(Provided text)

That is NOT what's going on here. As a customer, you have decisions to make. Do I want the digital version of a book, the physical version of a book, or both? Do I want to preorder the book or wait for it to come out? Do I want to preorder all three books, or just one? There are no tiers. There are no alternate editions, access to future DLCs, or whatever other imagined microtransaction-laden evils you have in mind. It's just books.
 


My only concern is the delayed access; that's only reasonable if there are actual stock or shipping limitations, or if it goes early to FLGSs.

It's worth noting that WotC did try loot boxes with those card packs in 4E and Gamma World.
 


Having digital products is not the issue. Albeit I'd prefer if they moved in a more open environment (see my reply above).

Bundle pricing is not an issue. We see it all the time.

The artificial early access, the exclusive goods for the bundle, the number of frames and backdrop which immediately tells you how they intend to run the VTT and the integration with DBB. You'll pay for every little bit.

They do not want you to buy a book, own it and be able to ignore them and their new content. Their goal is to get you to have to be on their digital platform and have to pay monthly to play. To have to pay 1.99$ if you want a 3D model of a goblin, and you' don't have a choice because the game has moved entirely digitally.

(End Provided text)
(Available data)

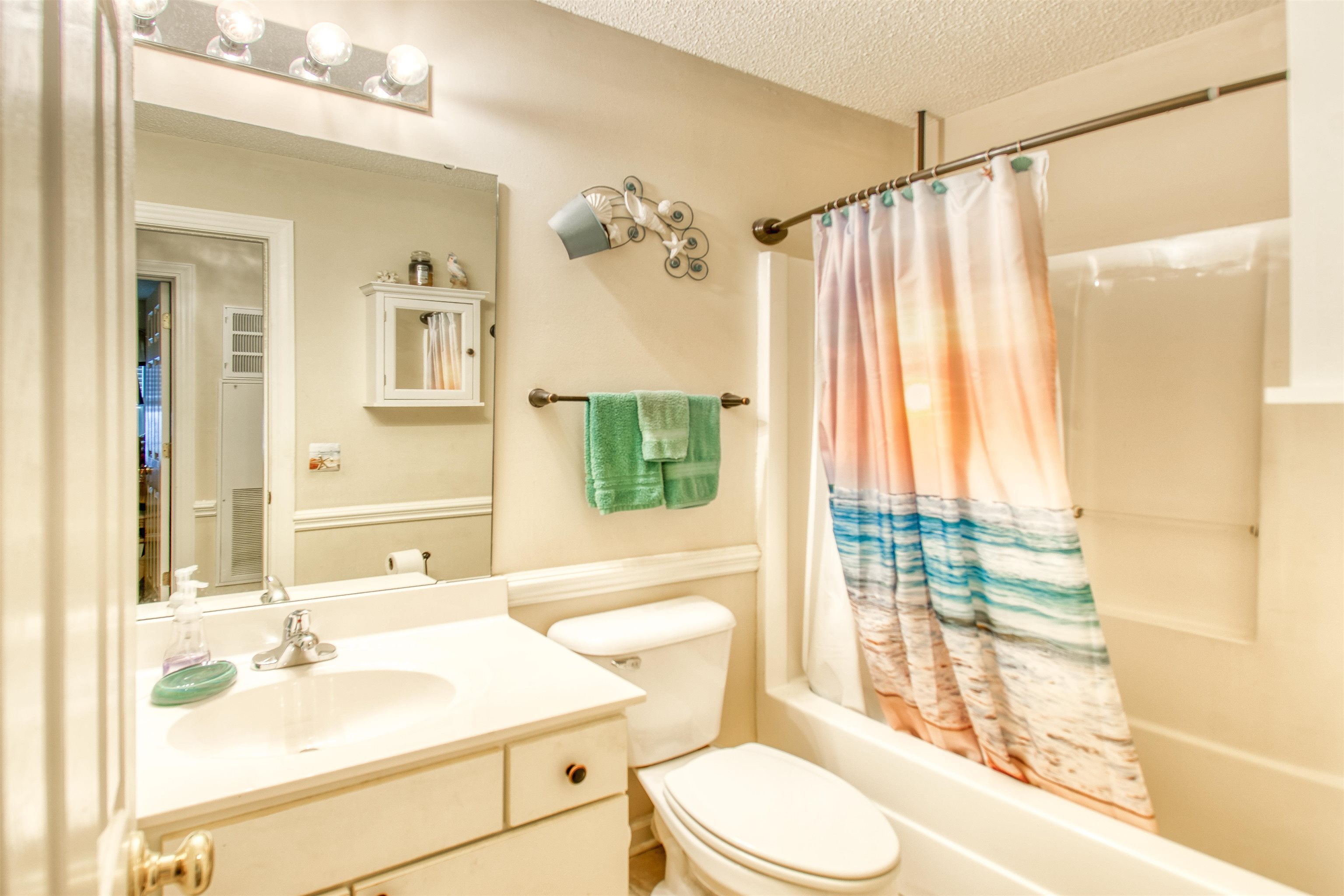 4386 Daphne Ln. Property Photo 16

(End Available data)

◆ Your objective: Continue the forum discussion about WotC's book bundles and digital plans, starting right after its final sentence.

◆ Answer to the problem:
If you think extra backdrops and picture frames on a DDB character sheet are driving people's purchasing decisions, I think you're vastly overvaluing those things.

And if WotC doesn't want people to buy books, then... why do they sell them, in stores even, where you're free to ignore any future new content if that's your desire?

I'd say something about mountains and molehills, but this is like seeing Mons Olympus where there's a grain of sand.
 

This is the top of the slippery slope that adds to videogames being funded by microtransactions, to the point that otherwise good games (like Diablo Immortal) are basically rendered almost unplayable due to being choked with them.
You know what is cool. I got a few weeks of much fun with diablo immortal. For absolutely free.

And after having bought diablo4, i am even more happy about diablo immortal.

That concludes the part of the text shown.